(READING TEXT Opens)

Custom Brushstroke / Regina Coyula

My husband needs alcohol to live. He is not an alcoholic, but being a bit dramatic, he uses it twice a day to inject insulin. He has the equivalent of a pharmacy version of a ration book, popularly known as “the card,” through which his medications are filled and he also gets ten disposable syringes and a 240 ml bottle of alcohol every month.

That’s in theory, because in practice in the time he’s been an insulin-dependent diabetic, the bottle of alcohol has been elusive. So he’s given a pig in a poke, in this case aloe syrup in place of alcohol, but he only realized it a couple of years ago when he came to use it because the bottles are the same.

In April,when Alcides went to buy his medicines, they were out of alcohol again, and on the recommendation of a neighbor, my husband asked for a “diversion.” A diversion is a paper that authorizes you to buy from a pharmacy other than your regular one. It was almost seven at night, and as the diversion was for a pharmacy situated very close to Rafa’s school, Alcides thought it was a good idea for Rafa to go for the alcohol the following day.

Rafa came back empty-handed. The diversion had to be filled the same date as on the paper, they told him at the pharmacy at 23rd and I, so again Alcides went to the neighborhood pharmacy for a new diversion, but please, for the following day.

This was useless, the diversion has to be on the date of the paper as established by the Company, and they can’t give you a paper for the following day because this violates the provisions. Alcides tore up the paper in the pharmacy and ended up buying a 250 ml bottle of alcohol for 3 cucos and 15 chavitos.

(READING TEXT Closes)
(GIVEN INFORMATION Opens)

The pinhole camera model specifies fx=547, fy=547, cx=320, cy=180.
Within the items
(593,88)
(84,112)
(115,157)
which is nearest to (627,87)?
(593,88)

(GIVEN INFORMATION Closes)

#### [TASK STATEMENT]
Reproduce the full text about the pharmacy alcohol, word for word. The material comes from a separate source unrelated to the text about the pharmacy alcohol.

#### [EXERCISE ANSWER]
Custom Brushstroke / Regina Coyula

My husband needs alcohol to live. He is not an alcoholic, but being a bit dramatic, he uses it twice a day to inject insulin. He has the equivalent of a pharmacy version of a ration book, popularly known as “the card,” through which his medications are filled and he also gets ten disposable syringes and a 240 ml bottle of alcohol every month.

That’s in theory, because in practice in the time he’s been an insulin-dependent diabetic, the bottle of alcohol has been elusive. So he’s given a pig in a poke, in this case aloe syrup in place of alcohol, but he only realized it a couple of years ago when he came to use it because the bottles are the same.

In April,when Alcides went to buy his medicines, they were out of alcohol again, and on the recommendation of a neighbor, my husband asked for a “diversion.” A diversion is a paper that authorizes you to buy from a pharmacy other than your regular one. It was almost seven at night, and as the diversion was for a pharmacy situated very close to Rafa’s school, Alcides thought it was a good idea for Rafa to go for the alcohol the following day.

Rafa came back empty-handed. The diversion had to be filled the same date as on the paper, they told him at the pharmacy at 23rd and I, so again Alcides went to the neighborhood pharmacy for a new diversion, but please, for the following day.

This was useless, the diversion has to be on the date of the paper as established by the Company, and they can’t give you a paper for the following day because this violates the provisions. Alcides tore up the paper in the pharmacy and ended up buying a 250 ml bottle of alcohol for 3 cucos and 15 chavitos.